The question I was asked most at One Unit last night was “What are you doing here?”. I’m not exactly a staple at hardcore shows, and for the last two months I haven’t been attending that many shows at all. Being away, I realize that it’s not the live music that I miss the most.

One Unit has bounced around from space to space since the idea for the venue flowered from the local DIY hardcore scene about two years ago. The new venue at 810 South Edisto Street off Rosewood in Columbia, SC has the potential to be the best space yet. The unassuming cinder block building where One Unit is now housed sits across from a relatively new park and in the shadows of Williams Brice Stadium. This was something that I didn’t realize, or took for granted until the drummer from A Silent Age asked me what that stadium was. Look to your left and you’ll see the lights of the nearly 90,000 capacity stadium jut into the sky. It adds to the experience for a touring band, not so much for the locals.

One thing that the new One Unit space has that the other didn’t is more space. The main concert room, which is only half utilized currently, has two side rooms used for both band storage and potential practice space. The back room, which has a huge garage door, is occupied by a bicycle Co-Op.

Note 1, bring earplugs. The first band was the loudest band I’ve ever heard at a concert and been expected to listen to. So loud I couldn’t stand inside. I didn’t have earplugs for the first band so it was impossible to stand in front of unnecessary full stacks and half stacks. Congrats bros, you reduced the auditory function of 40 18-22 year olds. Apparently you had vocals but no one could tell.  I’m not sure if your band has a name, if you do I never heard you say it. Mad respect for hiding your potential talent behind a wall of earsplitting sound.

After the first band, we’ll call them The Muffled Drop D Chords, was a hardcore band who I also didn’t catch the name of. I didn’t get the name of the first two acts, but you have to understand that the lineup on this show changed a handful of times and at least one band dropped off the day of the show.  The second band was fine though, they at least had an idea of audio volumes and how to control the volume knobs on their amps. They also seemed to understand the fact that above a certain volume your “music” just sounds like a fighter jet flying 10 feet above your head. This band seemed uncomfortable that they were getting into their music, which they shouldn’t have been bothered by. They seemed like a pretty young band both in stage presence and the cohesiveness of their live show. The biggest crowd response came in the form of a Taking Back Sunday cover. They even had me singing along a little bit.

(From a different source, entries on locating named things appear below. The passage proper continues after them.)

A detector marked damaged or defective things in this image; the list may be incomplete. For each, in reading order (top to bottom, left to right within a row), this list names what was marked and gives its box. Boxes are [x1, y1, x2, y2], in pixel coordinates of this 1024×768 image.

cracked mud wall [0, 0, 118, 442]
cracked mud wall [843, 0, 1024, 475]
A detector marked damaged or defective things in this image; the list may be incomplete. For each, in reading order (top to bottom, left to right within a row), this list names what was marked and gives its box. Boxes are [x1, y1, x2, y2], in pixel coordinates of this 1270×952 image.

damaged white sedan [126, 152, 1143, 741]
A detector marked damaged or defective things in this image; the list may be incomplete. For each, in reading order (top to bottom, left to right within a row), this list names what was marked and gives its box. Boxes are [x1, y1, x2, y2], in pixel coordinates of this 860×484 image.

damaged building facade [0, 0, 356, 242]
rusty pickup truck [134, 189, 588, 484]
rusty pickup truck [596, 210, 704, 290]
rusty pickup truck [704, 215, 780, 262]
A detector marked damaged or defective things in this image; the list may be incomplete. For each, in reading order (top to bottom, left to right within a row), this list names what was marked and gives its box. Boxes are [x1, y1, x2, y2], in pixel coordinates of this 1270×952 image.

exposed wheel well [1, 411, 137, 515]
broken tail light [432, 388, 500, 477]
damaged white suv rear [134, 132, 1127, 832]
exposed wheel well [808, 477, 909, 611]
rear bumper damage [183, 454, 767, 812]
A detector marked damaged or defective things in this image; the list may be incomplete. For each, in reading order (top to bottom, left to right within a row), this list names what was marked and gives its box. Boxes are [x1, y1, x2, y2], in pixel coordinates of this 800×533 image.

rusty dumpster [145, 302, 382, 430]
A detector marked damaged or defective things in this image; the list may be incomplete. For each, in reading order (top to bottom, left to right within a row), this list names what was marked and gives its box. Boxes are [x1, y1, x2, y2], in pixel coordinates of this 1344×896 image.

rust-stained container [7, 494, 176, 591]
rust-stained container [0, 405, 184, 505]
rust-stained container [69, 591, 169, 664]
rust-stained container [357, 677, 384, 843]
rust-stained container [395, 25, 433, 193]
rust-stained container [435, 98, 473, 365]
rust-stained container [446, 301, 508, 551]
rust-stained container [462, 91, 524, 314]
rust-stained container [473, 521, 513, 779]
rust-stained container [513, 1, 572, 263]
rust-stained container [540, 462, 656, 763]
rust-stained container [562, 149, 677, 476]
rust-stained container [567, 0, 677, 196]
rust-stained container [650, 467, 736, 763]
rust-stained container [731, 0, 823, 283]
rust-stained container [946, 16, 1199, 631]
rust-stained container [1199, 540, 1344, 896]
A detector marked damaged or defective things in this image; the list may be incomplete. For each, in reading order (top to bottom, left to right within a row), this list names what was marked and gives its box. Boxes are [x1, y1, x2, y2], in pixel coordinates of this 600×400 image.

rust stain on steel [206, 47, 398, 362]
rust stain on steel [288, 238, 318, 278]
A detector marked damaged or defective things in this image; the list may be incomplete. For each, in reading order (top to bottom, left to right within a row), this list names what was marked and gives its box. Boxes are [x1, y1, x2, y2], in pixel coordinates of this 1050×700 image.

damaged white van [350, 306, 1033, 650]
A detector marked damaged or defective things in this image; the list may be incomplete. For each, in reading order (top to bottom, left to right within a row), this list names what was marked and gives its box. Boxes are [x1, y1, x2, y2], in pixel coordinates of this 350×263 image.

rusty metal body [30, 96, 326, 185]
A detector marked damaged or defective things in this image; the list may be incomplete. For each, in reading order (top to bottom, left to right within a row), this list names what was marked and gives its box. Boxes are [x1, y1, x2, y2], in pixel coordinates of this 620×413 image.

Third up was I am Carpenter who we filmed an acoustic session with earlier in the evening. Since I’ve seen them last they’ve had a couple of changes in the bands, including the addition of utility musician Taylor Pescatore. Their show Monday was hot, sweaty, and intense, as Cathcart and crew played through the dramatic and emotive songs on their upcoming album My God, Clara.

Following I am Carpenter was Richmond, Virginia rock band A Silent Age. Their setup involved hanging a 28 star American flag as a backdrop while Waka Flocka Flame blasted in the background. A Silent age is led by former Bury Your Dead front-man Myke Terry, who wasn’t a bit uncomfortable playing for a crowd more interested in hardcore than modern rock. The Virginians played a high energy live show topped off with industrial lights casting shadows on the ceiling as smoke from a fog machine made everything feel ethereal.